## What you are asked to do:
Which lines in the items below contain the word "last"? Copy each of them in full.

## Information provided:
::::

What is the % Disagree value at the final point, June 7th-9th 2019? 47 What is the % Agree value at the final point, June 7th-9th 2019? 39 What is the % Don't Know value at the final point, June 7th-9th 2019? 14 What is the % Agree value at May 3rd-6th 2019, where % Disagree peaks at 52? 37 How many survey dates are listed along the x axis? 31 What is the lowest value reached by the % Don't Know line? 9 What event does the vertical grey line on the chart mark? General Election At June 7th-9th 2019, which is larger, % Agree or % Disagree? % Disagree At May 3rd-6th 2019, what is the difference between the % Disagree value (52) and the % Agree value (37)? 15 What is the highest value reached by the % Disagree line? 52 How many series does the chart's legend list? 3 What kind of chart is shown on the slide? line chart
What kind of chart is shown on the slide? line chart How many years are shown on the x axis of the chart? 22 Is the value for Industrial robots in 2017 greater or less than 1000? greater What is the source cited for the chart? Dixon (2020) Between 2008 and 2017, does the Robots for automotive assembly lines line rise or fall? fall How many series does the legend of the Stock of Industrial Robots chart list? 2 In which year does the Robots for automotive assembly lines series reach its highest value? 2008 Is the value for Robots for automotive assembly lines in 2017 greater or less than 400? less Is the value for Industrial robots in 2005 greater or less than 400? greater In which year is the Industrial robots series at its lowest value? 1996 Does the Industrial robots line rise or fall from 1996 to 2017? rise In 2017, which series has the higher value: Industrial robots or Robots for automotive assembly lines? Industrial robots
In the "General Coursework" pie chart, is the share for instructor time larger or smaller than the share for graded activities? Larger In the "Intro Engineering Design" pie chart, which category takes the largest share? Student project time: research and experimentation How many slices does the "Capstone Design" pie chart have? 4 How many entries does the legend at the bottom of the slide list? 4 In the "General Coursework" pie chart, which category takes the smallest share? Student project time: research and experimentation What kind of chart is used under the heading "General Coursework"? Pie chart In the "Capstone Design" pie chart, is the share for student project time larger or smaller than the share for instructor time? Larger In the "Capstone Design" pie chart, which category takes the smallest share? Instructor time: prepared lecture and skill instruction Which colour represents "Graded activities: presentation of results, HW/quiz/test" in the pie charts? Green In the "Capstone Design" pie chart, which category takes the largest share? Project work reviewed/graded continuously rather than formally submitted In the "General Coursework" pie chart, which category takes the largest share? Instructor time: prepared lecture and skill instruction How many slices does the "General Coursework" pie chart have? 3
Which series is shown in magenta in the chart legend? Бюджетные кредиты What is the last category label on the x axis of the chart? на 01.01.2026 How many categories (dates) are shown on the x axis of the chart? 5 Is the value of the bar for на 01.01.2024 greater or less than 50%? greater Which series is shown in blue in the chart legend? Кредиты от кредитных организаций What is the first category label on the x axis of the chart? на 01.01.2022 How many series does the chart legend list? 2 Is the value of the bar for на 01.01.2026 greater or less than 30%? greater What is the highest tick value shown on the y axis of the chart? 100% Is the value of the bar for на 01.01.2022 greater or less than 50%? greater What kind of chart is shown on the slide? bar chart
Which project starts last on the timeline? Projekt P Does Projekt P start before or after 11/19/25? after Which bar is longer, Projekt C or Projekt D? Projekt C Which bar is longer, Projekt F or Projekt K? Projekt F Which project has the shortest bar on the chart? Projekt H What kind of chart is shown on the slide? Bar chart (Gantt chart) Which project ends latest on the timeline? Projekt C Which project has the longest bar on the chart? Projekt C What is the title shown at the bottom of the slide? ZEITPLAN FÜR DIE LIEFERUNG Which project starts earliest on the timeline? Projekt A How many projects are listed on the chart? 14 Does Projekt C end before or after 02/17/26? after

::::

## Solution to the exercise:
Which series is shown in magenta in the chart legend? Бюджетные кредиты What is the last category label on the x axis of the chart? на 01.01.2026 How many categories (dates) are shown on the x axis of the chart? 5 Is the value of the bar for на 01.01.2024 greater or less than 50%? greater Which series is shown in blue in the chart legend? Кредиты от кредитных организаций What is the first category label on the x axis of the chart? на 01.01.2022 How many series does the chart legend list? 2 Is the value of the bar for на 01.01.2026 greater or less than 30%? greater What is the highest tick value shown on the y axis of the chart? 100% Is the value of the bar for на 01.01.2022 greater or less than 50%? greater What kind of chart is shown on the slide? bar chart
Which project starts last on the timeline? Projekt P Does Projekt P start before or after 11/19/25? after Which bar is longer, Projekt C or Projekt D? Projekt C Which bar is longer, Projekt F or Projekt K? Projekt F Which project has the shortest bar on the chart? Projekt H What kind of chart is shown on the slide? Bar chart (Gantt chart) Which project ends latest on the timeline? Projekt C Which project has the longest bar on the chart? Projekt C What is the title shown at the bottom of the slide? ZEITPLAN FÜR DIE LIEFERUNG Which project starts earliest on the timeline? Projekt A How many projects are listed on the chart? 14 Does Projekt C end before or after 02/17/26? after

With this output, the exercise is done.